━━━━━ Text for analysis ━━━━━
KOLKATA, India –Seventeen-month-old Anirban Mukherjee playfully touches his mother’s face with his fingers at Shishu Bhavan, the Missionaries of Charity children’s home.
Anirban’s parents brought him to visit and play with his old housemates. He was adopted in April 2015 by Abhay and Sampa Mukherjee, a childless couple from Asansol, an industrial township in West Bengal. Anirban’s biological mother could not afford to pay for his postnatal treatment, so just a few weeks after his birth, she abandoned him. Shishu Bhavan became his home, where he was treated for severe malnourishment until he was put up for adoption.
Abhay and Sampa Mukherjee were unable to conceive and called Anirban “the gift from the saint of Kolkata, Mother Teresa.”
“I am very keen on adopting a girl child now, so that our family could be complete. But within a few months after we adopted Anirban, this home has stopped their adoption services. We do not rely on other centers,” said Abhay Mukherjee. “It is good that while visiting here, Anirban gets to meet his friends, who are like family.”
Although the sisters continue to keep and care for abandoned, destitute and sick children, they have stopped putting children up for adoption. The nuns said they made the decision because new government rules were “contrary to our Christian values.”
The decision was made after the Indian government’s Union Ministry of Women and Child Development issued new guidelines allowing “single or unmarried parents, men or women, the right” to apply for and adopt children. The nuns concluded their pending adoptions, then on March 31 wrote to the ministry that they had closed their adoption centers.
The Central Adoption Resource Authority centralized the adoption process through an online application system, creating a database for prospective adoptive parents, which also makes it easier for single, divorced, gay couples or couples from abroad to adopt children in India in accordance with the new guidelines. But many nongovernmental organizations have expressed concern that making it easier for adoption opens up a Pandora’s box in India, where child labor, human trafficking and pressure on unwed mothers to give up their children are serious challenges.
In the statement sent to the ministry, the nuns wrote: “If we were to continue the work set up by Mother Teresa, complying with all the provisions would have been difficult for us.”
Sr. Joan of Arc told Catholic News Service: “We trust that God will take care of all the children in need of love from parents. We will continue to serve – wholeheartedly and free of charge – unwed mothers, children with malnutrition and differently abled children in all homes/centers run by us, irrespective of caste, creed and religion by God’s grace.”
━━━━━ Given information ━━━━━
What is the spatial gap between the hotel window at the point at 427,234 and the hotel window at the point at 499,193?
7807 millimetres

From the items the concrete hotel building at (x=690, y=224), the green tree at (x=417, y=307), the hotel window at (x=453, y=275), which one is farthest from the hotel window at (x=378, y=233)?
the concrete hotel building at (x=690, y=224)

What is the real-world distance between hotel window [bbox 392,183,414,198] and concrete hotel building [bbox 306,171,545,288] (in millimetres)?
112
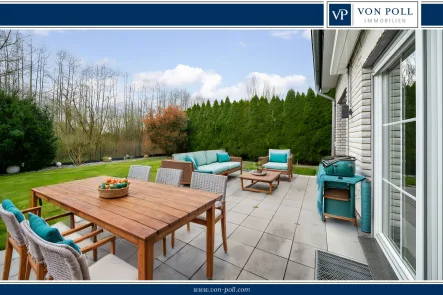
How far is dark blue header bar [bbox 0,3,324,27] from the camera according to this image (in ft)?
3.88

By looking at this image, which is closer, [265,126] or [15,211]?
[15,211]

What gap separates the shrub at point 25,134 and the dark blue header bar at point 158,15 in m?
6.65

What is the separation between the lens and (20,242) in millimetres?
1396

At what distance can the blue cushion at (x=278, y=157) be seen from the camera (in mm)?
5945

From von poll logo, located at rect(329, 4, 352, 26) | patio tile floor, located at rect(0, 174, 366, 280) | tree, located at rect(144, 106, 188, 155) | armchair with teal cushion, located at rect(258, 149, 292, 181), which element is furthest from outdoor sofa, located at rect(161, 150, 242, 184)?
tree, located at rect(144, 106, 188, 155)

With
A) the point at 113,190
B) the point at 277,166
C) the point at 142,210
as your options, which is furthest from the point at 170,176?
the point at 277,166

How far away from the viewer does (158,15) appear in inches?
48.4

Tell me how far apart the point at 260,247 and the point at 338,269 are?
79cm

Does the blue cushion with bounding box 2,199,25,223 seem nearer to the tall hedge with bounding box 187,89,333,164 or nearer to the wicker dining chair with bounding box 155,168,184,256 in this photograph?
━━━━━
Required action 1
Could you quote the article about the Kolkata children's home above word for word, everything from "Anirban’s parents brought" down to "put up for adoption."?
Required action 2
How might the article about the Kolkata children's home go on? Write the part that follows its last sentence.

Answer space 1
Anirban’s parents brought him to visit and play with his old housemates. He was adopted in April 2015 by Abhay and Sampa Mukherjee, a childless couple from Asansol, an industrial township in West Bengal. Anirban’s biological mother could not afford to pay for his postnatal treatment, so just a few weeks after his birth, she abandoned him. Shishu Bhavan became his home, where he was treated for severe malnourishment until he was put up for adoption.

Answer space 2
Sr. Ita explained: “We believe in God’s will, and there are certain values that need to be upheld. The idea to provide homes to children is to give them security and love. And if governmental guidelines in some way interfere with our principles, we have little option but to stop the services.” She said they could continue to ensure that children who are “malnourished, weak, sick and destitute and in need of compassion and love find (a) home here.”
Mother Teresa’s quotes hang in bold at Shishu Bhavan: “Families that pray together stay together. Unless you stay together, you cannot love one another, and unless you love one another you cannot love anyone else.”
“We believe in Mother’s words and as she professed that the goal is to get the children families, we would not want them to get in further difficulties in life,” said Sr. Karita Mary.
Anne, 12, and Bess, 8, are from Kerala and came to visit Shishu Bhavan. One of them was adopted, but their parents will not tell them which one. The parents said they do not want to discriminate between the children.
“They know that one of them is from Mother’s Home but are growing as equals. It was Mother Teresa’s wish that I had decided to adopt a girl child much before I got married. Later I adopted the child, with support from my family,” said Christine, the mother of the two girls.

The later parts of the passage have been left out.